El abogado de Turull, Rull y Sànchez insiste en el texto del recurso que "no se ha practicado al largo de la instrucción ni una sola diligencia la práctica haya trascendido el ámbito territorial español" y recuerda que Pablo Llarena, en el escrito de procesamiento, "no fue capaz de mencionar un solo hecho típico ocurrido fuera de Catalunya".
Que los hechos hayan traspasado la frontera depende la competencia del Tribunal Supremo que argumenta que se hicieron gestiones a partir de las delegaciones de la Generalitat en el extranjero y se organizó el voto exterior para el referéndum del 1-O.
La Rebelión y la violencia
El otro argumento que utiliza el Supremo para quedarse uno de los juicios es el delito de rebelión.
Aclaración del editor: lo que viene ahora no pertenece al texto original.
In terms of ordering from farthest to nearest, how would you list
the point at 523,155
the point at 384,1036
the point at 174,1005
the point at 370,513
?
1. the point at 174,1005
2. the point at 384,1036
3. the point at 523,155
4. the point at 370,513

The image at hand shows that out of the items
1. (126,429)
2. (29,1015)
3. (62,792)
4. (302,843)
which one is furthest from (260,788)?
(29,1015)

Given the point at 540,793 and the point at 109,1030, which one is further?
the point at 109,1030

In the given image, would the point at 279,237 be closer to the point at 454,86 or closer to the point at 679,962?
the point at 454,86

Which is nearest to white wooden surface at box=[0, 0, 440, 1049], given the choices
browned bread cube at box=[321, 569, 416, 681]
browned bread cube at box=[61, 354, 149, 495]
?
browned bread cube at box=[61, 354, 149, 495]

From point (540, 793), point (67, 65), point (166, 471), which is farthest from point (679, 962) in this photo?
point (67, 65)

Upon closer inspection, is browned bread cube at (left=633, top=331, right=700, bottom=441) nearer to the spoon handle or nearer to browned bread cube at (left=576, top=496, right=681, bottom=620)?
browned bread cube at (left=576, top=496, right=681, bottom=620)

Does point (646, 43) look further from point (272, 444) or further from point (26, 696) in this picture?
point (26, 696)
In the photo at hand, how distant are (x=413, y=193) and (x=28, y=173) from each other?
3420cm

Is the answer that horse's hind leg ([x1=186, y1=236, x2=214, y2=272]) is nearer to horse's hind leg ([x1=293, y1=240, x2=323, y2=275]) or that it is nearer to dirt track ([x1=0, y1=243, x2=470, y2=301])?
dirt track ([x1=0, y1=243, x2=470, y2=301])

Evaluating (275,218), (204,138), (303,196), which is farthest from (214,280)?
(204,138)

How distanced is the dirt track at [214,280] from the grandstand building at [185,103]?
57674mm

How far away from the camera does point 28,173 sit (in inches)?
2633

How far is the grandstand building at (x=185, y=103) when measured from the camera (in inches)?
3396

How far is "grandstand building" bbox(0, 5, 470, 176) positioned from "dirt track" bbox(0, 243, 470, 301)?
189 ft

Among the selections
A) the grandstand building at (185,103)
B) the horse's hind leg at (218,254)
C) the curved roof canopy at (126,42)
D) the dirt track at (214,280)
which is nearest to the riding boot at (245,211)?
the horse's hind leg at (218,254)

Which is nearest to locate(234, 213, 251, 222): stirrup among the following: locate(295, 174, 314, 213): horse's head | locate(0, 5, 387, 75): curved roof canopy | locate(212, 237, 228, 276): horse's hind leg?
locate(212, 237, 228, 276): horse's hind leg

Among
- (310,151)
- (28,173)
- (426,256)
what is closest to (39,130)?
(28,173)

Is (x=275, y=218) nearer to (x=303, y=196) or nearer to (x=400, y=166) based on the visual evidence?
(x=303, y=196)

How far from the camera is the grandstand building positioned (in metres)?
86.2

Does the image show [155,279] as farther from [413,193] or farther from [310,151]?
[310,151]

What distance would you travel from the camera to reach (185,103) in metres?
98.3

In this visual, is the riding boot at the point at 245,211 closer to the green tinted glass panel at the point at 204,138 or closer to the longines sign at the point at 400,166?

Pero en el recurso Jordi Pina recuerda nuevamente que no se ha demostrado la violencia: "las palabras alzamiento o "alzarse", que describen la conducta típica del delito principal, no aparezcan ni una sola vez en toda la resolución cuando se supone que el lugar de comisión del presente delito tiene que radicar allí donde los supuestos rebeldes o sediciosos se hayan alzado violenta y públicamente".
Para el que Pina, denuncia una vez más, que "para sostener el delito de rebelión podría haberse cometido fuera de Catalunya la Sala invoca de entrada su tradicional criterio basado en el principio de ubicuidad, según el cual un delito se comete allí donde se realizan sus elementos típicos. No obstante, ante la absoluta imposibilidad de citar hechos típicos de alzamiento ocurridos fuera de Catalunya el Acto se ve obligado a recurrir a una auténtica innovación dogmática, creando ni más ni menos que un nuevo elemento de la infracción penal que, en lo que consigue a este letrado, no cabe
encontrar recogido en ningún tratado o manual sobre la materia, ni tampoco en ningún precedente del propio Tribunal".